What this exercise asks>
**1)** In the text on a language of musical thought, who helped Fred Lerdahl provide the nativist account in GTTM?
**2)** List every person named in the text on a language of musical thought.
**3)** Write the next part of the text on a language of musical thought, picking up after its final sentence.

On a Language of Musical Thought [Part 2]

Trevor Rawbone
The Sound of AI
Published in
12 min readMar 7, 2019

This post follows from the previous in this two-part blog. Before you dive in, I recommend understanding what was covered last time, so that you’re fully equipped to navigate this argument. The central issue we’re dealing with is music representation — specifically the hypothesis of an internal language-like system of music representation, a language of musical thought (LMT). The idea is that internal musical representations are manipulated according to some syntactic system that’s sensitive to their structure. In this post, I’ll examine the effectiveness of generative music theories and generative computational musicology in connection with the LMT, such as A Generative Theory of Tonal Music (1983) (hereafter, GTTM). I’ll also counterbalance this by looking at empiricist theories, such as schema theory of music and probability approaches in computer music.

Fluent in a language you’ve never learned

As indicated in the last post, generative music theorists argue that the innate human musical capacity is not primarily about communication. Rather, being able to communicate in language and music is predicated upon being able to speak the internal language of mentalese, or, more fittingly, musalese — the LMT. This points towards something very striking and radical: in a sense you already know the raw content of music before it’s expressed to you. That is, you have a battery of basic concepts already in your head that are available for use. Of course, for everyday musicking, they’re combined in different ways to make complex concepts so you can’t predict what someone will say musically before they say it. As Cartesians often say, language is only trivially for communication; the LMT is really about the internal combinatorial system.

Fred Lerdahl, with the help of linguist, Ray Jackendoff, has provided perhaps the definitive nativist story about how a LMT might work in GTTM; and by and large, it’s a pretty good story. This is testified by its sheer popularity across almost all music disciplines. I say ‘almost all’, because the exception, ironically enough since it’s a work in music theory, is the discipline of music theory itself, which doesn’t seem to be much interested in generative models. For some reason music theorists don’t like them— but more on that later. In computational musicology, and almost everywhere else in music research, GTTM has pride of place, such as the generative programme running in Japan by Masatoshi Hamanaka, David Temperley’s (2001) classic, The Cognition of Basic Musical Structures, and Alan Marsden’s musical reduction papers.

Data under study>
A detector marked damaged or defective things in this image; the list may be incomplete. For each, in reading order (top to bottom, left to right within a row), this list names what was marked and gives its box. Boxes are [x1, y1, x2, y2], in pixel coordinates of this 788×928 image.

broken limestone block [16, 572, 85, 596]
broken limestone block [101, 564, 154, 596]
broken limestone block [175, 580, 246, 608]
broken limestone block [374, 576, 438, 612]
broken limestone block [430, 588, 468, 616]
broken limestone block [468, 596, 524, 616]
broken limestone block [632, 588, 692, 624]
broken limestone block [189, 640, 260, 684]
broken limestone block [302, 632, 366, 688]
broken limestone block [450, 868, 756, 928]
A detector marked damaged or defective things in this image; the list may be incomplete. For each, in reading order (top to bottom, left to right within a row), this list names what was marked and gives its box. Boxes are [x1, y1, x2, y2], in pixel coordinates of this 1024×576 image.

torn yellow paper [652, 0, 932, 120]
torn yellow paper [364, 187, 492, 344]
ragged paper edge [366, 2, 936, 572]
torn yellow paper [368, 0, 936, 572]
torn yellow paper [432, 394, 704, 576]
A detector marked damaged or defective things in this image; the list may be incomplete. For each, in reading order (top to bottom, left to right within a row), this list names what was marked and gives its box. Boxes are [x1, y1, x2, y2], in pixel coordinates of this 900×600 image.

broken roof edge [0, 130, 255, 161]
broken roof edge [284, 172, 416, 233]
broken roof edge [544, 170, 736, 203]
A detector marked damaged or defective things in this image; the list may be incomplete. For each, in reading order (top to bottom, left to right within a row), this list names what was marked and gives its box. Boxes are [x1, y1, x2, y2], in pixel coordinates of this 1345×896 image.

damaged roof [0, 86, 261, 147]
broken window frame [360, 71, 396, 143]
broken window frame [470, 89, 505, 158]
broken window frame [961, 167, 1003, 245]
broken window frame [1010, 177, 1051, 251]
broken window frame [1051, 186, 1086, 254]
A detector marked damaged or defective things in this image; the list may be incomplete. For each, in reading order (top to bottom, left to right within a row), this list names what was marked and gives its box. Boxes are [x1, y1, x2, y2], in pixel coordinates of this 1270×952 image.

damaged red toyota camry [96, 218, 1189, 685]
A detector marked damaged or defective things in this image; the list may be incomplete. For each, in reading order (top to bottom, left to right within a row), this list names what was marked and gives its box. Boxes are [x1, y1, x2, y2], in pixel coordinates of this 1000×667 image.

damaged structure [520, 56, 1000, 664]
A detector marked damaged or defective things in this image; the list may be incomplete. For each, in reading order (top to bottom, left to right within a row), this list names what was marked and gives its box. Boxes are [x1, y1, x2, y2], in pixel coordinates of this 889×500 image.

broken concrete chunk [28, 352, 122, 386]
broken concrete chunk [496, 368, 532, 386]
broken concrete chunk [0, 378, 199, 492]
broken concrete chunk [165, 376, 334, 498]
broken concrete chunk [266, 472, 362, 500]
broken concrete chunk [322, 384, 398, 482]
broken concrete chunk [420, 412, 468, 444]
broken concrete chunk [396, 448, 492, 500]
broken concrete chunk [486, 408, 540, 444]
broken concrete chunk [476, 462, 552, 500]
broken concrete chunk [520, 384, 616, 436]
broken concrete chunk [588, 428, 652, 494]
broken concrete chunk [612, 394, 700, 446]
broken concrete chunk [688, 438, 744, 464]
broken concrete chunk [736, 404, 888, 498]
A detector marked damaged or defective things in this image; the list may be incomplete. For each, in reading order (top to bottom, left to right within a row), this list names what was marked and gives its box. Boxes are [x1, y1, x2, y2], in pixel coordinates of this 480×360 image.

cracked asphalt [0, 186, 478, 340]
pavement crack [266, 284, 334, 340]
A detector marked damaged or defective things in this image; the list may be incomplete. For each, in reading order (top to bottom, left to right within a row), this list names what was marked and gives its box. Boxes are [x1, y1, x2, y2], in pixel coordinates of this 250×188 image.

Task results>
**1)** The linguist Ray Jackendoff.

**2)** Trevor Rawbone, Fred Lerdahl, Ray Jackendoff, Masatoshi Hamanaka, David Temperley, Alan Marsden

**3)**
As I’ve argued in the last post, a LMT should have representational structure at low levels and across all parameters. This is necessary for mentalese to be innate, i.e., rooted in humans’ basic conceptual structure. Higher-leveled musical structure, involving complex concepts, seems to be synonymous with rationalist recombination and perhaps also cultural variation. Generative theories often propose a fairly rigid high-level innate structuring, which doesn’t sit well with the LMT hypothesis.

The generative story on melodic grouping

GTTM proposes that the overall rhythmic and tonal shape of a phrase is a percept, drawing from Gestalt psychology. It argues that rhythmic and pitch shapes are automatically received into human consciousness as non-reducible ‘wholes’. But is this good use of Gestalt psychology?

Gestalt psychology proposes that there’s a propensity to perceive certain patterns or shapes in a direct way, usually without too much cognitive reasoning. Two Gestalt principles, similarity and proximity, are often used in generative models of music.

The principle of similarity states that similar types of things tend to be grouped together.

We tend to see black lines and white lines

The principle of proximity states that things close together tend to be grouped together.

On the left, we have a homogenous group; on the right, we have three separate groups

Now, GTTM effectively says that these perceptual principles are universal and automatic. As Fred Lerdahl (2013, p. 270) points out, ‘[s]ome of the rules appear to be psychologically universal, especially those that incorporate Gestalt principles, whereas others are style-specific.’ The problem with this is that if perception takes on conceptual wholes (i.e., Gestalts), then there’s no opportunity for a more sensitive re-rendering of the shapes when musical contexts demand it. What I’m saying is, Gestalts would be great if they were a product of laws, but they’re possibly just principles that result in tendencies towards a certain grouping. Of course we have a propensity to group things that are close together or similar, but the real question is, do we necessarily group them regardless of other factors? The answer is probably no. Thus they’re dubious as basic axioms of a formal system, and perhaps shouldn’t be used as such in generative theories of music.

Indeed, the Gestalts proposed in generative theories are not sensible levels of conceptual structure for a systematic and productive LMT. The following notational analysis, taken from GTTM (Lerdahl and Jackendoff, 1983, p. 37), shows grouping structure segmented into Gestalts. Don’t worry if you can’t read the notes — what should be visible is that they’re grouped according to rhythm/pitch similarity and/or proximity.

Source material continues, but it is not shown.